The Reception and Integration Agency (RIA) (an aegis of DJELR) has accommodated over 53,000 persons in this system since its inception in April 2000 (statistics here). By the end of 2008, RIA had accommodated 7,214 persons. By August 2009, there were 6,907 residents (which seems to have risen to 7,000 since the last official statistics). Using very crude mathematics, it appears that the average cost of keeping one individual in direct provision is €12,614 per year. This excludes the payment of €19.10 made to each adult asylum seeker or the provision of €9.60 for each child. As many of you will already know, asylum seekers are not entitled to work and, in general, will not be entitled to any other welfare benefit unless they can satisfy the habitual residence condition (see a blog post on this which was posted in September 2009).
Regardless of the legitimacy or otherwise of Mr. Aylward’s claims of abuse of the asylum process, protection of socio-economic rights for all individuals is a fundamental right under international human rights law (in particular Article 2 of the International Covenant on Economic Social and Cultural Rights; however, protections also exist under other human rights conventions).

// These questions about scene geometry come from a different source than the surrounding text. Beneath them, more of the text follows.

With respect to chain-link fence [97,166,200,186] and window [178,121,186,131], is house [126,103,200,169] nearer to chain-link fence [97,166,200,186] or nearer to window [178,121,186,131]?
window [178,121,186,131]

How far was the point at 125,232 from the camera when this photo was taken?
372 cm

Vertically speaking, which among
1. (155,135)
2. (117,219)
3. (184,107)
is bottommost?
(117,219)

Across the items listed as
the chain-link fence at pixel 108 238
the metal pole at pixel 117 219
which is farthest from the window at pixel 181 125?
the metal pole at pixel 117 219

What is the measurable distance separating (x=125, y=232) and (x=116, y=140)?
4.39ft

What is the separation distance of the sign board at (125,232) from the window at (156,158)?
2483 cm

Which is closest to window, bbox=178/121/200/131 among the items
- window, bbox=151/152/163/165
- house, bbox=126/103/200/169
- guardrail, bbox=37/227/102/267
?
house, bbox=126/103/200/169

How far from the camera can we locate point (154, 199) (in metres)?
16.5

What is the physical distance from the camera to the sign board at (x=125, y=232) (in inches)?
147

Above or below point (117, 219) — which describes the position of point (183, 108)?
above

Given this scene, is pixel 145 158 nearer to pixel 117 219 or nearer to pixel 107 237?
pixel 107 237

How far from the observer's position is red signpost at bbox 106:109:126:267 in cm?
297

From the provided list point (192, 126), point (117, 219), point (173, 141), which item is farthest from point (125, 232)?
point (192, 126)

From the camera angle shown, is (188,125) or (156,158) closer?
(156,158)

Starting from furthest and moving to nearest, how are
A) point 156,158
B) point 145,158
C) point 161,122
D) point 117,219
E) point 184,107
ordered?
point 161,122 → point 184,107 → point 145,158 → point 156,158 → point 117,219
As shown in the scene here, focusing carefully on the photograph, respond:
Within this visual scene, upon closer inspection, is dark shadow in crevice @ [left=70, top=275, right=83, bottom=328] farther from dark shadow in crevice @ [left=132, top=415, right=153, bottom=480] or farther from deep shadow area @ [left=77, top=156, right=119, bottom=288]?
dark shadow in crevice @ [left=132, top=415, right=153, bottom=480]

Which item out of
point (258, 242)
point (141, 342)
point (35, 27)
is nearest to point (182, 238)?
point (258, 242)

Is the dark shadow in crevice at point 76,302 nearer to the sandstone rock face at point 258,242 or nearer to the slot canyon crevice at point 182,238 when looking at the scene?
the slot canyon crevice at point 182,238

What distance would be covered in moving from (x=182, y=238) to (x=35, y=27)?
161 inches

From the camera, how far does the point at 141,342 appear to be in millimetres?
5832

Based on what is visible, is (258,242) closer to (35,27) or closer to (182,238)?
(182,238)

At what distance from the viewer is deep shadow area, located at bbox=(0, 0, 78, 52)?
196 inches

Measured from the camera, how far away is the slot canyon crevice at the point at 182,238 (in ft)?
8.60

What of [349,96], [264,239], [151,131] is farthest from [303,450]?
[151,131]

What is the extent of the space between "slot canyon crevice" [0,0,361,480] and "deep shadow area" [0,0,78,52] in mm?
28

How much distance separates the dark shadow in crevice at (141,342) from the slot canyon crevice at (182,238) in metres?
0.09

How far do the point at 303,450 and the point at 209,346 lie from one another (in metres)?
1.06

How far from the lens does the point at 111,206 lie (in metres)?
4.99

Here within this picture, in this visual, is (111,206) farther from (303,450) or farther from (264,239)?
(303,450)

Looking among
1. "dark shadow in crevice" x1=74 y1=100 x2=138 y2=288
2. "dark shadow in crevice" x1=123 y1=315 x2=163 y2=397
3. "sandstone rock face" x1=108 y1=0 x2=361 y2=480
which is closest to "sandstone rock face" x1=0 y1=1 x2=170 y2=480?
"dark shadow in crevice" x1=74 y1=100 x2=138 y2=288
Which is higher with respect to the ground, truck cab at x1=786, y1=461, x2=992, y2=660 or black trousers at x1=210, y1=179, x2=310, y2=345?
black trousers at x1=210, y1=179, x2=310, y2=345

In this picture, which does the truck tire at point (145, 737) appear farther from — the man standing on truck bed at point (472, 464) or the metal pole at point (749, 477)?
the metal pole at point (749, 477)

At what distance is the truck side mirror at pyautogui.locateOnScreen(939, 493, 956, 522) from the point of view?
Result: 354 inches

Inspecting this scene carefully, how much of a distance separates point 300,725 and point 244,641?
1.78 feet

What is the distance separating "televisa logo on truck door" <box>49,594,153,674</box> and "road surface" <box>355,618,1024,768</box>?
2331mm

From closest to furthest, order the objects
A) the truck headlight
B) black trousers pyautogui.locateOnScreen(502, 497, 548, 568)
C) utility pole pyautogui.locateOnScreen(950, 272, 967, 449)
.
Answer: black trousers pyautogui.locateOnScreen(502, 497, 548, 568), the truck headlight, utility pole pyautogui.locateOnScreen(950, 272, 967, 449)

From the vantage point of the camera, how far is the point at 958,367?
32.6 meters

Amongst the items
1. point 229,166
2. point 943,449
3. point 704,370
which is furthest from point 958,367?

With the current economic downturn, it will be increasingly difficult for campaigning organisations to argue for asylum seekers to be re-integrated back into the traditional welfare system (see FLAC’s research on the issue here). However, it is precisely in an economic downturn that it is essential to ensure that those who did not cause the banking and economic collapse be further scapegoated. It remains to be seen what will be the precise impact of the economic downturn and whether political and/or public anger will be directed at those asylum seekers within the direct provision system. In a paper that I am (hopefully!) going to be preparing for publication in the near future, I am going to argue that the failure of human rights treaty bodies to deliver clear and unequivocal advice to States on their obligations under human rights treaty law, has led to a system of differentiated entitlement for those seeking asylum in Ireland and the UK. I will claim that asylum seekers are a special category of immigrant, whose status is not clandestine, and whose social and economic rights should be fully protected unless there is a change in the asylee’s immigration status. This will necessitate an examination of whether IHRL permits States to withold socio-economic protections from those who refuse to return to their country of origin after a rejection of the asylum claim. It is the latter issue which needs careful examination, and any input from blog readers and contributors is much appreciated.